What to work on:
1. According to the bug thread, which kernel boot option is required to reproduce the error?
2. List every redhat.com host name or web address in the bug thread.

Scratch comment #1 -- I tracked this down to the following driver update: commit 7a3056c312c6a32e1028dd32f52d795e8a6b5e9d Author: Tomas Henzl <thenzl> Date: Thu Aug 28 16:10:27 2008 +0200 Bug 442025 - Update mpt fusion to version 3.04.07 Message-id: 48B6B1D3.2070806 O-Subject: [RHEL 5.3 PATCH] Bug 442025 - Update mpt fusion to version 3.04.0 Bugzilla: 442025 Tomas, I'm reassigning this to you. To avoid any issues with machine reservations, I have reserved ibm-x3950m2-02.rhts.bos.redhat.com. It is currently on reserve for 99 hours, and can be extended by executing extendtesttime.sh . To reproduce the error you *MUST* build -125.el5 with the patch from 474047, o/w you will hit a different panic earlier in the boot. P.
Oops -- one other thing, you must boot with "iommu=calgary" option. P.
(In reply to comment #3) > Oops -- one other thing, you must boot with "iommu=calgary" option. > > P. Thanks,I think I've just seen the other error.
(In reply to comment #3) > Oops -- one other thing, you must boot with "iommu=calgary" option. > > P. The problem with mptbase is maybe caused by the change to use MSI by default, introduced in the patch 3.04.07. I'm going to test it.
Created attachment 326137 [details] proposed patch This patch removes the MSI option switched on by default. I don't know if the problem is in the controller or in the mainboard. I've also seen other more sensible approaches to this issue on lkml, but given the fact it is too late for every kind of testing I would go with this patch, because it is very simple.
in kernel-2.6.18-126.el5 You can download this test kernel from http://people.redhat.com/dzickus/el5
An advisory has been issued which should help the problem described in this bug report. This report is therefore being closed with a resolution of ERRATA. For more information on therefore solution and/or where to find the updated files, please follow the link below. You may reopen this bug report if the solution does not work for you. http://rhn.redhat.com/errata/RHSA-2009-0225.html
May I tell you, that this also happens on Fedora 10... I have not yet tested with Fedora 11, but I guess it's the same.

Supplied data:

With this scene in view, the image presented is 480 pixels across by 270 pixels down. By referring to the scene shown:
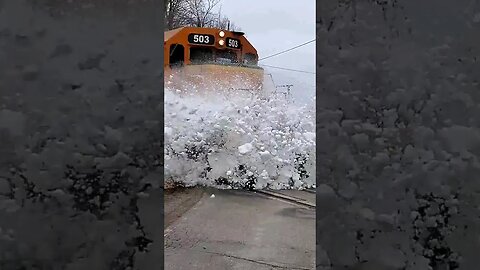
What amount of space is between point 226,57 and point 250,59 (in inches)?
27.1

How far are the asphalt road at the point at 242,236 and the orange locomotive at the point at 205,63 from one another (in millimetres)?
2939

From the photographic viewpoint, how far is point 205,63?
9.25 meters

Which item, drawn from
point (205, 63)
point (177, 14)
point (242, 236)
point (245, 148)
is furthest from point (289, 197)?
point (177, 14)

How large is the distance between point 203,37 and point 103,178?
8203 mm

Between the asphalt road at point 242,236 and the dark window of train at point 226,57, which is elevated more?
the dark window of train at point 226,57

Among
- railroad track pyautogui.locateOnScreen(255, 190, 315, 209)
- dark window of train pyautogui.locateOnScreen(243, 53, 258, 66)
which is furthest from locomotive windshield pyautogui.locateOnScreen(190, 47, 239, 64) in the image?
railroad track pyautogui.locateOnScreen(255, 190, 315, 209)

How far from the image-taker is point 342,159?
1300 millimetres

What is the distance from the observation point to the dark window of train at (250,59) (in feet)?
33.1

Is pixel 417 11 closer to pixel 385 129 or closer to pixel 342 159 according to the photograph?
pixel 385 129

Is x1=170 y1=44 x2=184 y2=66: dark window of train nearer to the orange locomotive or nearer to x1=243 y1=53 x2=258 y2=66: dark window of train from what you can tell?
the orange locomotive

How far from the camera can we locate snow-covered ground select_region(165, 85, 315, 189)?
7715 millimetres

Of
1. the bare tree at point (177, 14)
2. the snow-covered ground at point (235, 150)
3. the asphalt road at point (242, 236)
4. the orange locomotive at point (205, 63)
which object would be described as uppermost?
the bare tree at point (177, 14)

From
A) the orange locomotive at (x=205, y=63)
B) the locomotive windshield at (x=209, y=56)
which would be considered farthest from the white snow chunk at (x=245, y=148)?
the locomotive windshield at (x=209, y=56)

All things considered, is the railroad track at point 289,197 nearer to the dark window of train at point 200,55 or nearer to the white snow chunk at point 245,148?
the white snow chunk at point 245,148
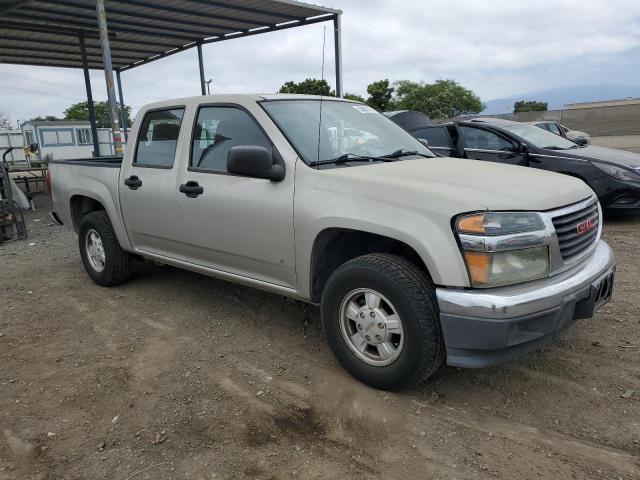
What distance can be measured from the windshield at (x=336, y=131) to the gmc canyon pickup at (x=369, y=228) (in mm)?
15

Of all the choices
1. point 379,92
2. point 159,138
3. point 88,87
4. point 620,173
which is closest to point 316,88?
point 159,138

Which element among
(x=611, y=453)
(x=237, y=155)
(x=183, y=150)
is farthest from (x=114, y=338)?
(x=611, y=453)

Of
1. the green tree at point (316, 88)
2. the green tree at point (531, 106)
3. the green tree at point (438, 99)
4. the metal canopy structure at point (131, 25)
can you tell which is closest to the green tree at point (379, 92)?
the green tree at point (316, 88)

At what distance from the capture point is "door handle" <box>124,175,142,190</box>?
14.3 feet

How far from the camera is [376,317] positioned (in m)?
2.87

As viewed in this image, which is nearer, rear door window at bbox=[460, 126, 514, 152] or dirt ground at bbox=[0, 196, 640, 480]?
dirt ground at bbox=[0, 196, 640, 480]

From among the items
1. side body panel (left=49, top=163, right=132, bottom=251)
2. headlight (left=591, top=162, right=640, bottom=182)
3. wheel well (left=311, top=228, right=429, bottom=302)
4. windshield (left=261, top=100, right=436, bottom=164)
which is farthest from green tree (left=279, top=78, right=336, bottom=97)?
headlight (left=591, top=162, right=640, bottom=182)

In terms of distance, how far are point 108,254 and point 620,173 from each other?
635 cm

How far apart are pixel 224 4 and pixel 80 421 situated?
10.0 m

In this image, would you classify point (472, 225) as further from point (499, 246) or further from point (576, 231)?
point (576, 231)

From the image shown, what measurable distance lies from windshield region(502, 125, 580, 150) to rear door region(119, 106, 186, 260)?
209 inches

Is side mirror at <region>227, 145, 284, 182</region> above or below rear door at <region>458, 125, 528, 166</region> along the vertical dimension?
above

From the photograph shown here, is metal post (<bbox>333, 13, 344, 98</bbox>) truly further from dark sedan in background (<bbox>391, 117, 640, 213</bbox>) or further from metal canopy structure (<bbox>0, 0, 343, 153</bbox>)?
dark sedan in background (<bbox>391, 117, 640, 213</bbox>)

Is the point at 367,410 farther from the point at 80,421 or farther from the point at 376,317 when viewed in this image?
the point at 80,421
--
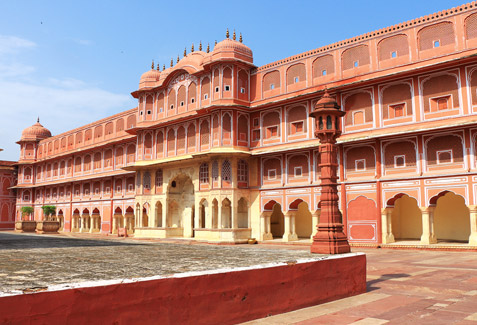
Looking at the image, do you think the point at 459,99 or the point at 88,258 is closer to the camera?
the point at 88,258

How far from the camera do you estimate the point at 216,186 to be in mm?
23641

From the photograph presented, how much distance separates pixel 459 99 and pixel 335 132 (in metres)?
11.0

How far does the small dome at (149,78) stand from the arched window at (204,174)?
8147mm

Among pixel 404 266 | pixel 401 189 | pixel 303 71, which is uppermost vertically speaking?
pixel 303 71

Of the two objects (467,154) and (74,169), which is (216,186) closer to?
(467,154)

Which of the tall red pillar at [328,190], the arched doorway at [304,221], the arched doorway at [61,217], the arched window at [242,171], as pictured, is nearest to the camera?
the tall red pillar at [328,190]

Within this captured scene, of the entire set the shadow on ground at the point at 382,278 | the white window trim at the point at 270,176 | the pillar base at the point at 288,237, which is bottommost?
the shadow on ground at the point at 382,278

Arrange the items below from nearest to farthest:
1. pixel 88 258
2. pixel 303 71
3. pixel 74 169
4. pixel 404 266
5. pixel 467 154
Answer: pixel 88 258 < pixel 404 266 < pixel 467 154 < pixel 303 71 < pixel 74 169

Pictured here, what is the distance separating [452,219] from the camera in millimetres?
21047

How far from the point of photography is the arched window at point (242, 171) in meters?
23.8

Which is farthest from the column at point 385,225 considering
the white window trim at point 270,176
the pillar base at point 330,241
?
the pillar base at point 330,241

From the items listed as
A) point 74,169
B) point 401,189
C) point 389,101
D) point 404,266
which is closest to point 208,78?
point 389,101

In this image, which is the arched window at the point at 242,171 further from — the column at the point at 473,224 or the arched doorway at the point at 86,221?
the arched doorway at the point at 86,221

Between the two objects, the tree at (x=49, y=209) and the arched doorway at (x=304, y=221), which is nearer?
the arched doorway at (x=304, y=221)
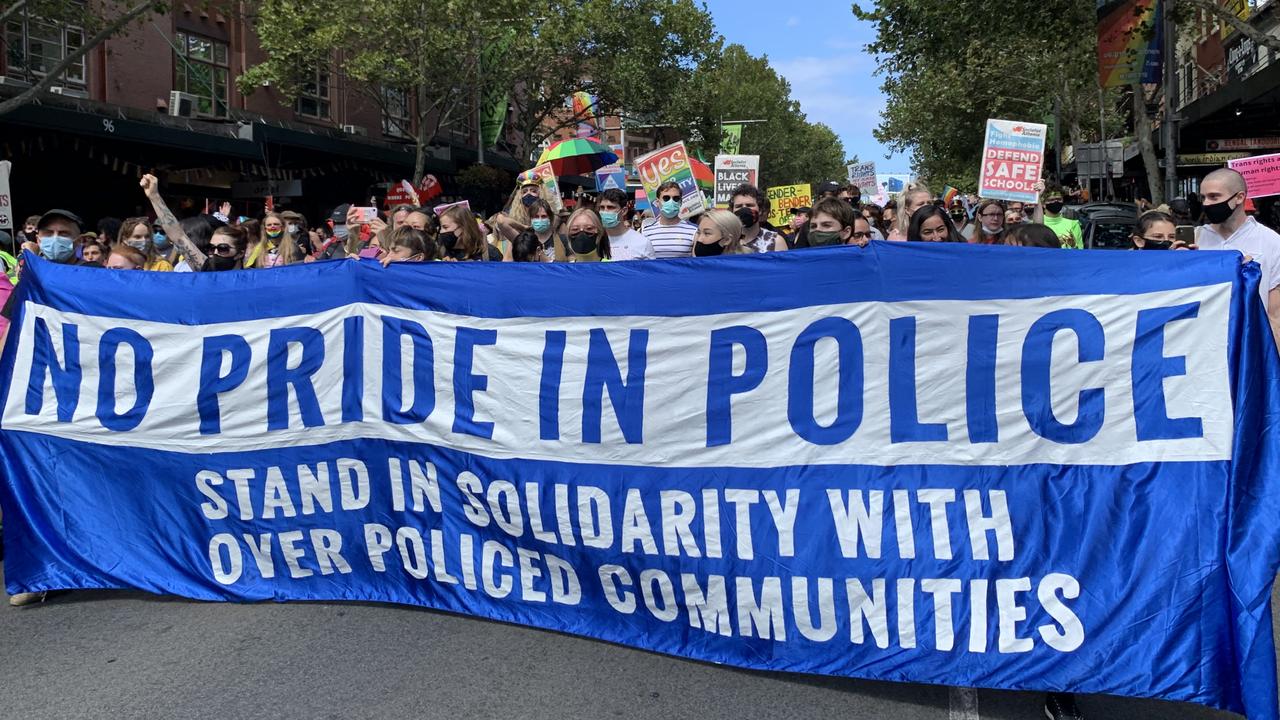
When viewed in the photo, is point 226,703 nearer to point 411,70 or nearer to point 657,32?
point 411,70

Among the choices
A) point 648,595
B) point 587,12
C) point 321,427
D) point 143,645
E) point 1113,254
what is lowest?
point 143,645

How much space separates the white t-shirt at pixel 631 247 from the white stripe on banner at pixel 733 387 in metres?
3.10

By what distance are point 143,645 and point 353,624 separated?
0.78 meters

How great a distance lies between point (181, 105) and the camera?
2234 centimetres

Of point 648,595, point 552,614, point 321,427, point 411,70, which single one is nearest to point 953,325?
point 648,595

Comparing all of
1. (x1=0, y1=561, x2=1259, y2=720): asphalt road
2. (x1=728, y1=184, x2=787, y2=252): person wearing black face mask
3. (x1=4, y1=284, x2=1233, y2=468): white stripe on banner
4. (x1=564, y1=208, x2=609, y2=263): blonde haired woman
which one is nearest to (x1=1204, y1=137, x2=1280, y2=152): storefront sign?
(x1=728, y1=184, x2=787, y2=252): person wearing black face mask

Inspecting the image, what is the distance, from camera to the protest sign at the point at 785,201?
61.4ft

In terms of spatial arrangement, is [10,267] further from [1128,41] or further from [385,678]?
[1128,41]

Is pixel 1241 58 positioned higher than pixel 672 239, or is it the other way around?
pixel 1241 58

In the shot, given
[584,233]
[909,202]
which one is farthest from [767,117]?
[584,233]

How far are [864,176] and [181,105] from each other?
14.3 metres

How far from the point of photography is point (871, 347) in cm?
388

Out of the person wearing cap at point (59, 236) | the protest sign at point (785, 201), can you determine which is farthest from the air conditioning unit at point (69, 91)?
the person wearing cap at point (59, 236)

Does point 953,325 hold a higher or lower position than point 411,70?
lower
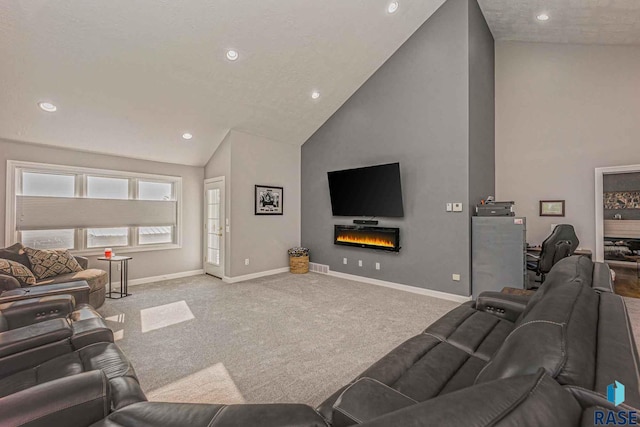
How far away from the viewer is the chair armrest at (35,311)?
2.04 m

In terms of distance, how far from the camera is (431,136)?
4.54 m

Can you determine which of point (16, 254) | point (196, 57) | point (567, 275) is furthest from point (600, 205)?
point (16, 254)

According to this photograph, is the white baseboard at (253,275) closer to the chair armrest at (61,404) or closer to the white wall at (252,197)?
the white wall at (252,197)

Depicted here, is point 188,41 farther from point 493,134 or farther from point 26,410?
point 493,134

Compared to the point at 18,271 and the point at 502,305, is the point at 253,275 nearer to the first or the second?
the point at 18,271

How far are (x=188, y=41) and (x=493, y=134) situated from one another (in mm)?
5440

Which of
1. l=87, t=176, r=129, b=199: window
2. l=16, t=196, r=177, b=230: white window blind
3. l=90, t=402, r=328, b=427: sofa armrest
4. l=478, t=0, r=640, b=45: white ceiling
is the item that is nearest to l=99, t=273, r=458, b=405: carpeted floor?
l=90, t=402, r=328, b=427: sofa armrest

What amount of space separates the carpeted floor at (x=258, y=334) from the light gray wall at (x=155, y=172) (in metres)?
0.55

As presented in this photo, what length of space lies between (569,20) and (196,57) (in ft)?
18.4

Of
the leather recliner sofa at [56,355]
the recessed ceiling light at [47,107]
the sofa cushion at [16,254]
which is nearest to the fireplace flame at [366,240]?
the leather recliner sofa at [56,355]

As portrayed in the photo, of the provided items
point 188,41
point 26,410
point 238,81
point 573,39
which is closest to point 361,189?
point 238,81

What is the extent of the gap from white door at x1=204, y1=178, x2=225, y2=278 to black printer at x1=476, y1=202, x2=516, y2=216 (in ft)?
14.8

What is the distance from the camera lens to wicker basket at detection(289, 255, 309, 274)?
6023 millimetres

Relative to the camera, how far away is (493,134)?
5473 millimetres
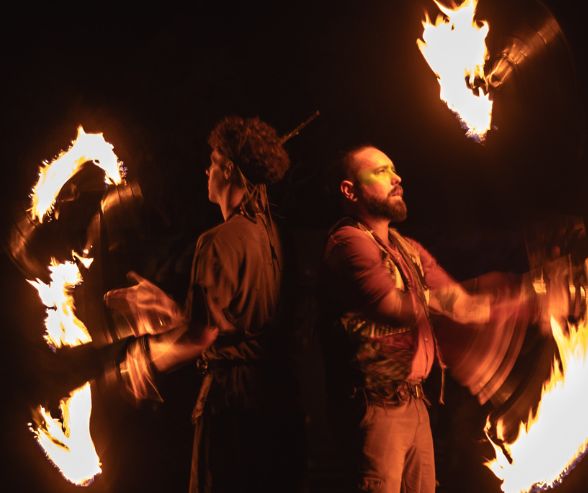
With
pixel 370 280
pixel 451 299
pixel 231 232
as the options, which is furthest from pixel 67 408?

Answers to the tasks:
1. iommu=calgary

2.
- ibm-x3950m2-02.rhts.bos.redhat.com
- http://people.redhat.com/dzickus/el5
- http://rhn.redhat.com/errata/RHSA-2009-0225.html